_BRANO DI LETTURA_.
____
GIORNALE DI SICILA
SAMBUCA. Se con la sua durissima omelia di
domenica scorsa sulle vicende della sala operatoria dell'ospedale civico di
Sciacca, l'arciprete di Sambuca, Don Lillo Di Salvo, intendeva scuotere le acque stagnanti del mondo politico agrigentino e siciliano, i fatti dimostrano
che c'è riuscito. Moltissimi i commenti prò e contro sul web.
Risulta inoltre
che durante le votazioni per la legge finanziaria di martedi scorso, tra i
parlamentari ci siano stati molti mugugni all'Ars. Un risentito commento
ufficiale viene dall'on Margherita La Rocca: "Leggo (sul quotidiano La
Sicilia ndr) ciò che doveva essere l'omelia di una domenica di quaresima e ne
resto colpita per i toni e i contenuti. Le parole usate da don Lillo Di Salvo,
arciprete di Sambuca, non mi coinvolgono come politico ma mi feriscono
fortemente come cattolica..... Ricordo a don Lillo e a me stessa, che.......
bisogna, la nostra coscienza cristiana lo impone, fare nomi, denunce, atti
formali. Sparare nel mucchio equivale a "diffamare" chi cerca ogni
giorno di fare il proprio dovere con impegno e coerenza. Da credente, poi, mi
sento offesa dalle parole pronunciate.
____
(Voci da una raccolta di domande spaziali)
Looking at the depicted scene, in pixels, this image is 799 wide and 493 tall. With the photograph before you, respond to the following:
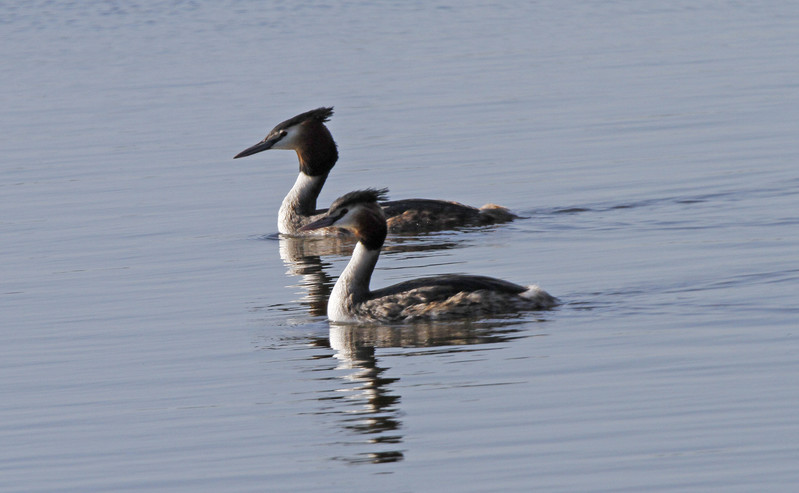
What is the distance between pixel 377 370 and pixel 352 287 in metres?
1.89

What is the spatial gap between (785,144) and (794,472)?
12389 millimetres

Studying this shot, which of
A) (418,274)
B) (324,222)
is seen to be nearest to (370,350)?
(324,222)

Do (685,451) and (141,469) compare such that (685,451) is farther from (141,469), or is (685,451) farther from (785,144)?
(785,144)

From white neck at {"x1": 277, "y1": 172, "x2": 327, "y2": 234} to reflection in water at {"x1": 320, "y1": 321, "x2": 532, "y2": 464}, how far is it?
207 inches

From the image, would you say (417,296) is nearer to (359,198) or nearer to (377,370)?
(359,198)

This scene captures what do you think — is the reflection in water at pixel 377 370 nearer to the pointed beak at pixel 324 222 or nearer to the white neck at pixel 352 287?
the white neck at pixel 352 287

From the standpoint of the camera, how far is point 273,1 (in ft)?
149

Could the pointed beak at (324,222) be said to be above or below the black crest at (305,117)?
below

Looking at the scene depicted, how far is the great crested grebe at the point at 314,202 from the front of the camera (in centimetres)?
1639

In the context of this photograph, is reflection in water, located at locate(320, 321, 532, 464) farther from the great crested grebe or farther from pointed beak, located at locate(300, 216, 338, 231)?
the great crested grebe

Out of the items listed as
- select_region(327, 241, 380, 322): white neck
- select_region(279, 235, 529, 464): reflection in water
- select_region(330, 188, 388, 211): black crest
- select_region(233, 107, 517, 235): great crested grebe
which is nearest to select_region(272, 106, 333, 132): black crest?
select_region(233, 107, 517, 235): great crested grebe

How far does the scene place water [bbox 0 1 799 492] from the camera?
27.5 feet

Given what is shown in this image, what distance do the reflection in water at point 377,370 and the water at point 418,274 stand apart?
0.11 feet

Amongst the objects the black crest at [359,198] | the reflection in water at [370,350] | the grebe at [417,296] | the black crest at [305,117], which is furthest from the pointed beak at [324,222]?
the black crest at [305,117]
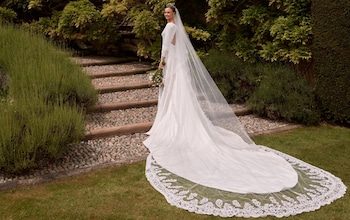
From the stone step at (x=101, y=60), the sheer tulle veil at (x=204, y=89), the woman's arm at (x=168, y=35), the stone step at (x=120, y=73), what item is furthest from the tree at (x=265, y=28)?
the stone step at (x=101, y=60)

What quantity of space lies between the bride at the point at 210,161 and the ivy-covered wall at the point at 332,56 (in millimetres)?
2094

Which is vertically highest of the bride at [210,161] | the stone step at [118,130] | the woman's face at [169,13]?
the woman's face at [169,13]

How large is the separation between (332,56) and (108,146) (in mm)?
4089

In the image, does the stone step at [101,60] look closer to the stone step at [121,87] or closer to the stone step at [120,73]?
the stone step at [120,73]

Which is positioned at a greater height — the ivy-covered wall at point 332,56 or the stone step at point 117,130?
the ivy-covered wall at point 332,56

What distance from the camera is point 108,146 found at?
5.25 m

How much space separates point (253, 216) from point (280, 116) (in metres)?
3.70

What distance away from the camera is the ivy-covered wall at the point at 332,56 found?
6.16 metres

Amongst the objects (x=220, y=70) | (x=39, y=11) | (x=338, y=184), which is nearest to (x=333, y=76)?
(x=220, y=70)

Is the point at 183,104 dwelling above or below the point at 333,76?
below

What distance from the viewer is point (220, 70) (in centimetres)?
772

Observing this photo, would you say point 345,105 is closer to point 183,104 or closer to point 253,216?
point 183,104

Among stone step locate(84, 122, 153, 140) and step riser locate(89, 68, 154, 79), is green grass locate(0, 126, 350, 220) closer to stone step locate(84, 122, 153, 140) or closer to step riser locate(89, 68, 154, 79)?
stone step locate(84, 122, 153, 140)

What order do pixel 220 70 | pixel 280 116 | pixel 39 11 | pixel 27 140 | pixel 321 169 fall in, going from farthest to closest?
pixel 39 11, pixel 220 70, pixel 280 116, pixel 321 169, pixel 27 140
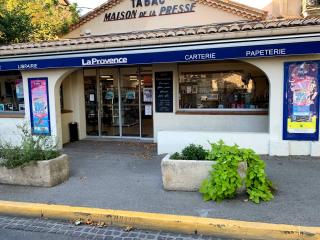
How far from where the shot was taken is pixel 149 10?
41.4 feet

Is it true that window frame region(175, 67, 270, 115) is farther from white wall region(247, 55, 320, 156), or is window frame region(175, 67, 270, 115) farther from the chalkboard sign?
white wall region(247, 55, 320, 156)

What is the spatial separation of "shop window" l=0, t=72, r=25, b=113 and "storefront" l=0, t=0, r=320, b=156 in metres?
0.03

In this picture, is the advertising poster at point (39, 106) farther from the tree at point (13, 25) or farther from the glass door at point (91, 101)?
the tree at point (13, 25)

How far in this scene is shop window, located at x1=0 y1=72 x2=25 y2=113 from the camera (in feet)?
34.9

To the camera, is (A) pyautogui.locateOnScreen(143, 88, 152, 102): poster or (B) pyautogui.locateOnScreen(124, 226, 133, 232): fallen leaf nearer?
(B) pyautogui.locateOnScreen(124, 226, 133, 232): fallen leaf

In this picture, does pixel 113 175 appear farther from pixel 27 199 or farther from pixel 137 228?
pixel 137 228

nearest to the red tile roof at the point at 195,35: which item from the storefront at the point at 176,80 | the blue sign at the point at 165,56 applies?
the storefront at the point at 176,80

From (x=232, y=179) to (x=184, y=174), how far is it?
896 millimetres

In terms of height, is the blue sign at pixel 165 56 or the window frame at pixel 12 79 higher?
the blue sign at pixel 165 56

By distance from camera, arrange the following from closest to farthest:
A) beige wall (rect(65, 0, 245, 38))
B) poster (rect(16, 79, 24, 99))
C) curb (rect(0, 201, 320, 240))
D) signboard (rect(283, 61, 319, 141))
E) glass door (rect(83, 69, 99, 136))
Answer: curb (rect(0, 201, 320, 240)) < signboard (rect(283, 61, 319, 141)) < poster (rect(16, 79, 24, 99)) < glass door (rect(83, 69, 99, 136)) < beige wall (rect(65, 0, 245, 38))

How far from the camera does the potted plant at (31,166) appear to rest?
597 centimetres

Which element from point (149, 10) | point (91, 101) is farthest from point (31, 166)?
point (149, 10)

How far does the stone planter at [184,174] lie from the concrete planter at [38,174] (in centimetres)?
209

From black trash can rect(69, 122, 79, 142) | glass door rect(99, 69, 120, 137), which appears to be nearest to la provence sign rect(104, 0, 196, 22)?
glass door rect(99, 69, 120, 137)
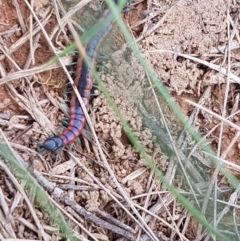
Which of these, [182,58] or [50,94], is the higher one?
[50,94]

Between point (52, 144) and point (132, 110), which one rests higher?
point (52, 144)

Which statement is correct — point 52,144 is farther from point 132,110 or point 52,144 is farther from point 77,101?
point 132,110

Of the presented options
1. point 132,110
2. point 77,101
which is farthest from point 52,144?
point 132,110

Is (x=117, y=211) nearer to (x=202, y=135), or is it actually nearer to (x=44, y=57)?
(x=202, y=135)

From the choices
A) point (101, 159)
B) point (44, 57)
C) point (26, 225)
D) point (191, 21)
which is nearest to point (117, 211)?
point (101, 159)
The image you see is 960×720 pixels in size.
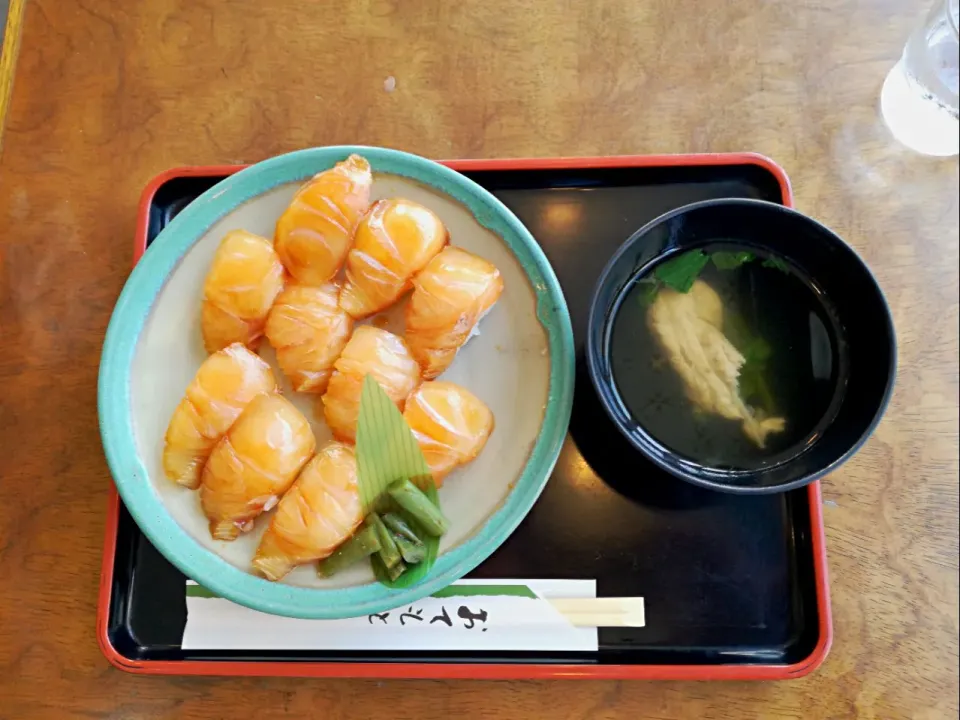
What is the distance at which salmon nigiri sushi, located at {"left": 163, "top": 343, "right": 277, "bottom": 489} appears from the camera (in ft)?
3.86

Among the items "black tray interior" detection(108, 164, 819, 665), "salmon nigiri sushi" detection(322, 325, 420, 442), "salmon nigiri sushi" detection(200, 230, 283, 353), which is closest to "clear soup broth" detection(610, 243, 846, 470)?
"black tray interior" detection(108, 164, 819, 665)

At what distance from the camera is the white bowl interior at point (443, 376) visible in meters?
1.19

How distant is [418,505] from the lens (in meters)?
1.14

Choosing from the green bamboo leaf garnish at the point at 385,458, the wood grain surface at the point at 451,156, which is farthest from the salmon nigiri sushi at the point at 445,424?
the wood grain surface at the point at 451,156

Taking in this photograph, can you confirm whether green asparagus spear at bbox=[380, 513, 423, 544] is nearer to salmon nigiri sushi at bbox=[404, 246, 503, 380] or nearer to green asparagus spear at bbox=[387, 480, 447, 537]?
green asparagus spear at bbox=[387, 480, 447, 537]

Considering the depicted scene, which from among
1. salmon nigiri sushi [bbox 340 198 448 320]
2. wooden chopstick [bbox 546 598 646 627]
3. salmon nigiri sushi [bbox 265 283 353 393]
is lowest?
wooden chopstick [bbox 546 598 646 627]

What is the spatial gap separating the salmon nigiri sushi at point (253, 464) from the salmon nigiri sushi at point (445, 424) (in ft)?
0.62

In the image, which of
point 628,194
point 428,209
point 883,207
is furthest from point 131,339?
point 883,207

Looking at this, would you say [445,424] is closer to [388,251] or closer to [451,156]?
[388,251]

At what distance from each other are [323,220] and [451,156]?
0.36 meters

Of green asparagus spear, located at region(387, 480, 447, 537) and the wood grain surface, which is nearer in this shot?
green asparagus spear, located at region(387, 480, 447, 537)

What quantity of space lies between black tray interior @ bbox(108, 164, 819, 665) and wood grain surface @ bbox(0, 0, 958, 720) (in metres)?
0.07

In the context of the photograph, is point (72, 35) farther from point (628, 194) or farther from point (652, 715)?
point (652, 715)

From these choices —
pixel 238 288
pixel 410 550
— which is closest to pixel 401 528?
pixel 410 550
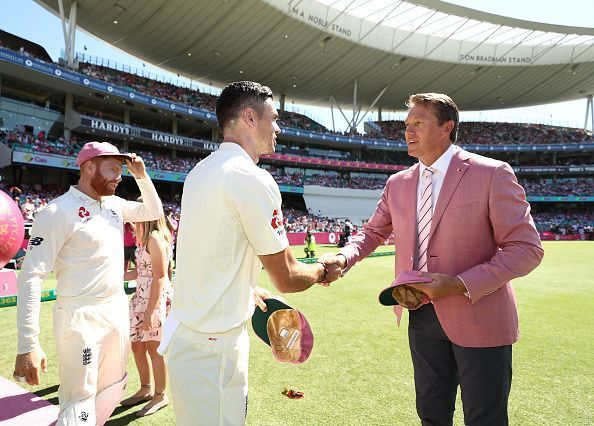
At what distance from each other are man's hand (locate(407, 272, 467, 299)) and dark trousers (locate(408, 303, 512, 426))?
0.35 meters

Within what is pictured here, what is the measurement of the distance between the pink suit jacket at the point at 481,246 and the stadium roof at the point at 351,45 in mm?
35105

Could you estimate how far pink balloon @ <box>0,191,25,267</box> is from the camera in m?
5.71

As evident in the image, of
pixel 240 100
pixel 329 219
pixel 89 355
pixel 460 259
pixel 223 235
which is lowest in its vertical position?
pixel 89 355

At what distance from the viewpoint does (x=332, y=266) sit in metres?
2.55

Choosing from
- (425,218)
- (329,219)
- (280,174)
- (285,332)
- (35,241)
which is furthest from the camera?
(280,174)

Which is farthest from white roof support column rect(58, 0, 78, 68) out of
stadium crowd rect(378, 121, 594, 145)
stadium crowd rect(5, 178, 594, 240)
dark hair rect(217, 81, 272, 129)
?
stadium crowd rect(378, 121, 594, 145)

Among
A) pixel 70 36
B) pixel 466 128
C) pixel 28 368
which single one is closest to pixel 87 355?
pixel 28 368

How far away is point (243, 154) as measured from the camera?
1915 millimetres

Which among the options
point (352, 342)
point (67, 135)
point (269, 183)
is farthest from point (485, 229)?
point (67, 135)

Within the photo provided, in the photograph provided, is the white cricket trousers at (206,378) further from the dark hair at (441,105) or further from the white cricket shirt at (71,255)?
the dark hair at (441,105)

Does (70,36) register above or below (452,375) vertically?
above

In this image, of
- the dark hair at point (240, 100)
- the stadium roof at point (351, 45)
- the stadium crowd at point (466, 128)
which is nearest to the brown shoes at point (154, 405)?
the dark hair at point (240, 100)

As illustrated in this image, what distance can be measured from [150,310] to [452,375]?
295 centimetres

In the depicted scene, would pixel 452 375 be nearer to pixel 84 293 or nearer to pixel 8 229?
pixel 84 293
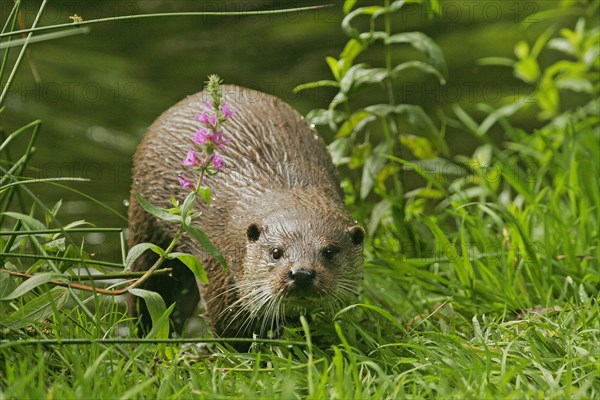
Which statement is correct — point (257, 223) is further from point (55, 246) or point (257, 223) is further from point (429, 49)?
point (429, 49)

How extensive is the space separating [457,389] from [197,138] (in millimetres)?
1077

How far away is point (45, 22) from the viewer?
28.0ft

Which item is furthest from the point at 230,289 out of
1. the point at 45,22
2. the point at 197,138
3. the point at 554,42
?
the point at 45,22

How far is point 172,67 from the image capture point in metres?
8.60

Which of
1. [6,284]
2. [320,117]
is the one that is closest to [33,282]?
[6,284]

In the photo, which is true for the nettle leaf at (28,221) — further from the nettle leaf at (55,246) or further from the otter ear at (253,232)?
the otter ear at (253,232)

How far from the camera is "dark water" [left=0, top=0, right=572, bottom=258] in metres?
7.34

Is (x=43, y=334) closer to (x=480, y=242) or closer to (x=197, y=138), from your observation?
(x=197, y=138)

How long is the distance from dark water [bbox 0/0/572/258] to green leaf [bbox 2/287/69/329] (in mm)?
3489

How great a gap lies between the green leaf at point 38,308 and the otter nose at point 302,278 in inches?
29.9

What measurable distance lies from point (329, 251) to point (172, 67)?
17.2ft

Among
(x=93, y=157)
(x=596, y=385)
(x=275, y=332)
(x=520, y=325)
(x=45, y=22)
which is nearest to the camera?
(x=596, y=385)

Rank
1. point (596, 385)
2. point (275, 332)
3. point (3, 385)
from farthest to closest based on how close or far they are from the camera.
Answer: point (275, 332) → point (596, 385) → point (3, 385)

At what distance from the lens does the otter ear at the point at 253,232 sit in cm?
372
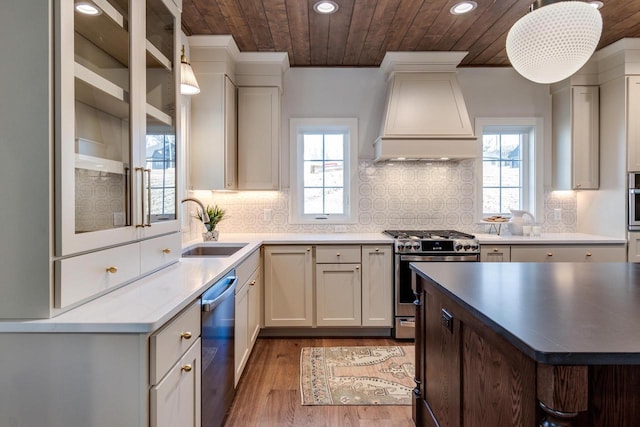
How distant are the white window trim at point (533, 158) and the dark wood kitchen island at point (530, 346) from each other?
2106mm

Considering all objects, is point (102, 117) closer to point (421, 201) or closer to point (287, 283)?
point (287, 283)

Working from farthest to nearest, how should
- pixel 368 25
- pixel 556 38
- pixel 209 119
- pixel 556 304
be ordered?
pixel 209 119, pixel 368 25, pixel 556 38, pixel 556 304

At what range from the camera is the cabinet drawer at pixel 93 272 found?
113 centimetres

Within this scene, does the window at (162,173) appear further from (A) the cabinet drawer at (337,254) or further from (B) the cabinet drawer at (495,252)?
(B) the cabinet drawer at (495,252)

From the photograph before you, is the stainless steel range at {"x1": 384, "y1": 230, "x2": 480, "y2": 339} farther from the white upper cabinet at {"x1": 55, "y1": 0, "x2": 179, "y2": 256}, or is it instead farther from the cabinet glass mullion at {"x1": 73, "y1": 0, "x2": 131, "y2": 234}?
____
_CONSEGNA_. Riporta il passo dell'articolo sull'omelia dell'arciprete di Sambuca da "bisogna, la nostra" a "dalle parole pronunciate.", cambiando "coerenza" in "onestà".

_SOLUZIONE_.
bisogna, la nostra coscienza cristiana lo impone, fare nomi, denunce, atti
formali. Sparare nel mucchio equivale a "diffamare" chi cerca ogni
giorno di fare il proprio dovere con impegno e onestà. Da credente, poi, mi
sento offesa dalle parole pronunciate.